**EXPLORE THE MATERIAL:**
1. Please rewrite the biography from "Barbara Mary Willard" to "British children's writers.", putting "yearly" in place of "annual".
2. Answer these questions using the biography.
(a) Which prize did The Iron Lily win?
(b) Where was Willard born?
(c) What did she abandon in her early twenties?

**EXTRACT TO READ:**
Barbara Mary Willard (12 March 1909 – 18 February 1994) was a British novelist best known for children's historical fiction. Her "Mantlemass Chronicles" is a family saga set in 15th to 17th-century England. For one chronicle, The Iron Lily (1973), she won the annual Guardian Children's Fiction Prize, a once-in-a-lifetime book award judged by panel of British children's writers.

Life 
Willard was born in Brighton, Sussex in 1909, the daughter of the Shakespearean actor Edmund Willard and Mabel Theresa Tebbs. She was also the great-niece of Victorian-era actor Edward Smith Willard. The young Willard was educated at a convent school in Southampton.

Because of her family connections, Willard originally went on the stage as an actress and also worked as a playreader, but she was unsuccessful and abandoned acting in her early twenties. She wrote numerous books for adults before she turned to children's literature.

**COLLECTED MATERIAL:**
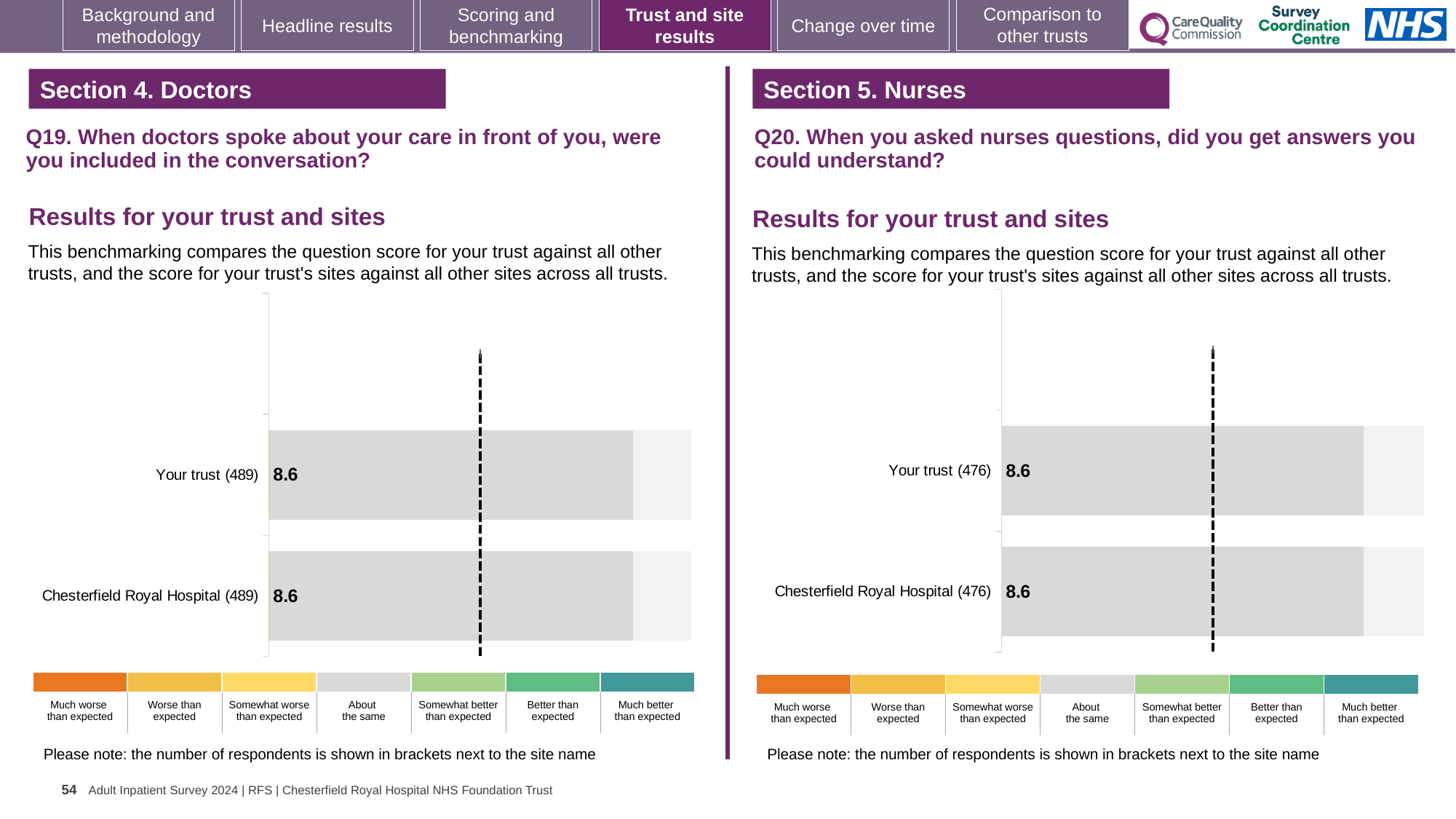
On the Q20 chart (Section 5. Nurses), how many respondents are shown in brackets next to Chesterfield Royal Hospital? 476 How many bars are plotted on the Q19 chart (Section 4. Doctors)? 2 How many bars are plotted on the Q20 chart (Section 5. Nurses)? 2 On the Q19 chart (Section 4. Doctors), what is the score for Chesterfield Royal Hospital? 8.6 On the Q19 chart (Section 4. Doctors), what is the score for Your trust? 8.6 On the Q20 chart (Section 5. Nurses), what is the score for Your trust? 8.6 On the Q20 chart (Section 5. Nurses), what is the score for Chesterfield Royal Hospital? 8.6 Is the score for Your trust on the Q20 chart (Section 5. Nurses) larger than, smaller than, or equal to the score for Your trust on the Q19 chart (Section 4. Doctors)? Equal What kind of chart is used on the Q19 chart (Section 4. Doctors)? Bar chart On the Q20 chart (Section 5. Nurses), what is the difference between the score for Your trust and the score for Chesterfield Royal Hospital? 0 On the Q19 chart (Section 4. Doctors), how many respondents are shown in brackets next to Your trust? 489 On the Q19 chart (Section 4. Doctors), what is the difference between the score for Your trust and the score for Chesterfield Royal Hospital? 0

**EXERCISE RESPONSES:**
1.
Barbara Mary Willard (12 March 1909 – 18 February 1994) was a British novelist best known for children's historical fiction. Her "Mantlemass Chronicles" is a family saga set in 15th to 17th-century England. For one chronicle, The Iron Lily (1973), she won the yearly Guardian Children's Fiction Prize, a once-in-a-lifetime book award judged by panel of British children's writers.

2.
(a) The Guardian Children's Fiction Prize
(b) Brighton, Sussex
(c) Acting